THE HUB — High school wasn’t working out for Viatris Balbi.
Although she enrolled at a school in Manhattan late in 2012, she found the material boring, the classes too large, the students unfriendly and the individual attention from teachers lacking, so more often than not, she would just decide not to show up.
“I didn’t have any ambition at the time,” she said.
However, about two weeks ago, Balbi, 17, started taking courses with Y Roads in The Bronx, a free program geared toward helping improve the lives of 16- to 24-year-olds in the city who are not working and not in school.
She is now working toward her high school equivalency degree in a class with about eight students, as well as getting certified in retail and Microsoft Word. She has discovered a love of reading and writing and hopes to attend college.
"Now I'm sticking to it," she said. "I come every day, and I like it a lot."
Y Roads is a partnership between the YMCA of Greater New York and the nonprofit Opportunities for a Better Tomorrow, and the two groups celebrated the launch of a new center for the program in The Bronx on Thursday at 332 E. 149th St.
The first Y Roads Center opened last year in Jamaica, Queens, and the YMCA hopes their new Bronx center will help the group establish a stronger presence in the borough.

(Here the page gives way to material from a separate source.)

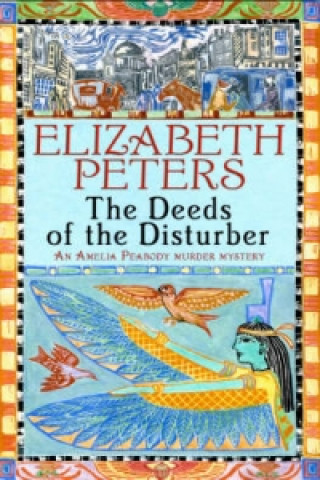 Kniha Deeds of the Disturber Elizabeth Peters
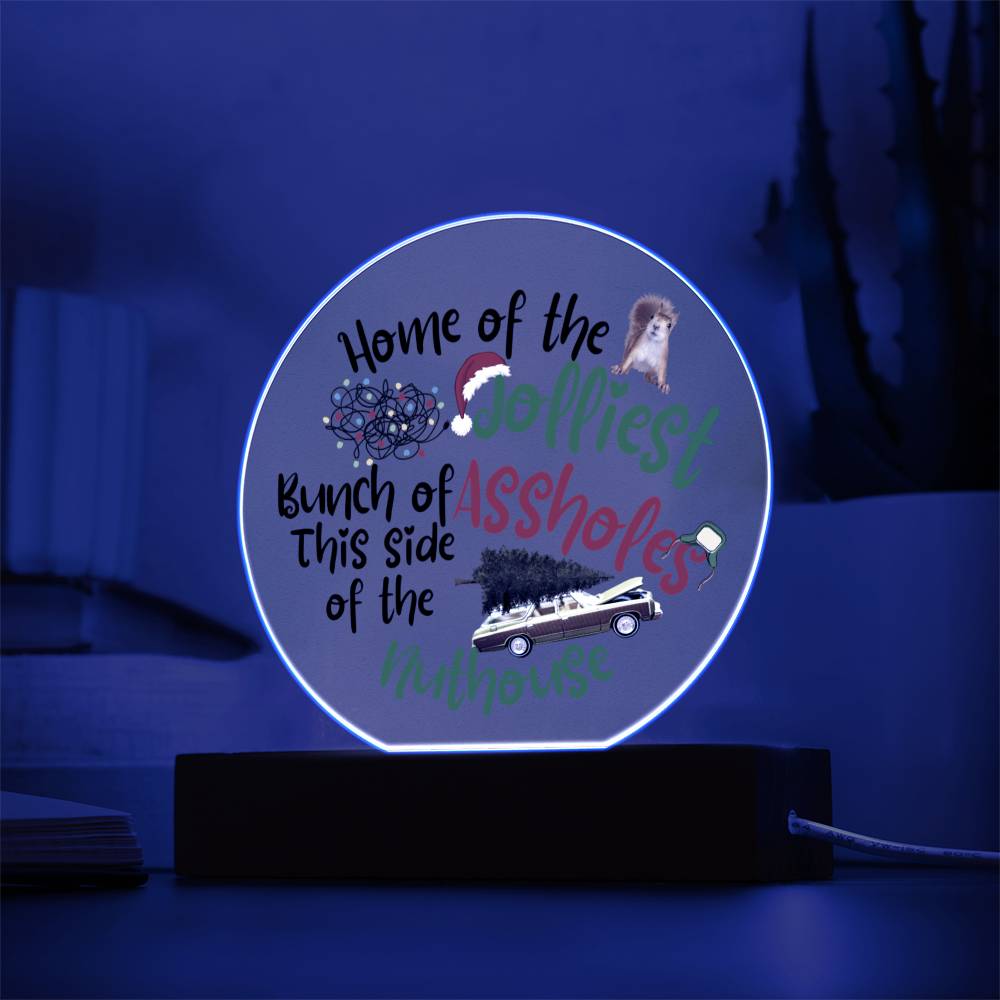Home of the Jolliest Bunch / Circle Acrylic Plaque with LED light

"So many young people, we want them to get their lives on track, to find careers," said Jack Lund, president and CEO of the YMCA of Greater New York.
Randy Peers, CEO of OBT, said he hoped the center would help prepare local youths to benefit from the new opportunities opening up for them in The Bronx, especially given the energy surrounding The Hub, where a host of new developments ranging from Metropolitan College to Vistasite Eye Care are set to arrive.
"These kids are hungry for opportunity," said Peers. "Our job is to prepare them for that and open the door so they can take advantage."
Y Roads has been up and running in The Bronx for a few weeks, and a new YMCA is set to open in the borough as well.
The facility will be part of the nearby "La Central" development, a mixed-use project also including affordable housing and retail space, and it should open by late 2016 or early 2017, according to Lund.
New York City Councilwoman Vanessa Gibson spoke at Thursday's celebration and referred to Y Roads as a huge benefit for the community.
"This is an investment in the future," she said. "This is an opportunity to rebuild, to give so many young people a second chance."
One of those young people, 19-year-old Leeanna Ramoutar, spoke at the ceremony to discuss her experience with Y Roads in Queens.
Ramoutar dropped out of high school about a year ago because she felt the environment was a difficult place for her to learn, she said.
She planned to pursue a singing career but then had her tonsils taken out and was not really sure what to do with herself.
"I felt closed off, like I was stuck between two rocks," she said.
However, after she started attending Y Roads based on her aunt's recommendation, she realized that it was a much better fit for her, and she now hopes to attend college for fashion design.
"It's my pleasure to welcome young achievers like myself to Y Roads," she said, "and I’d like to encourage you to take advantage of the opportunities that you are given here."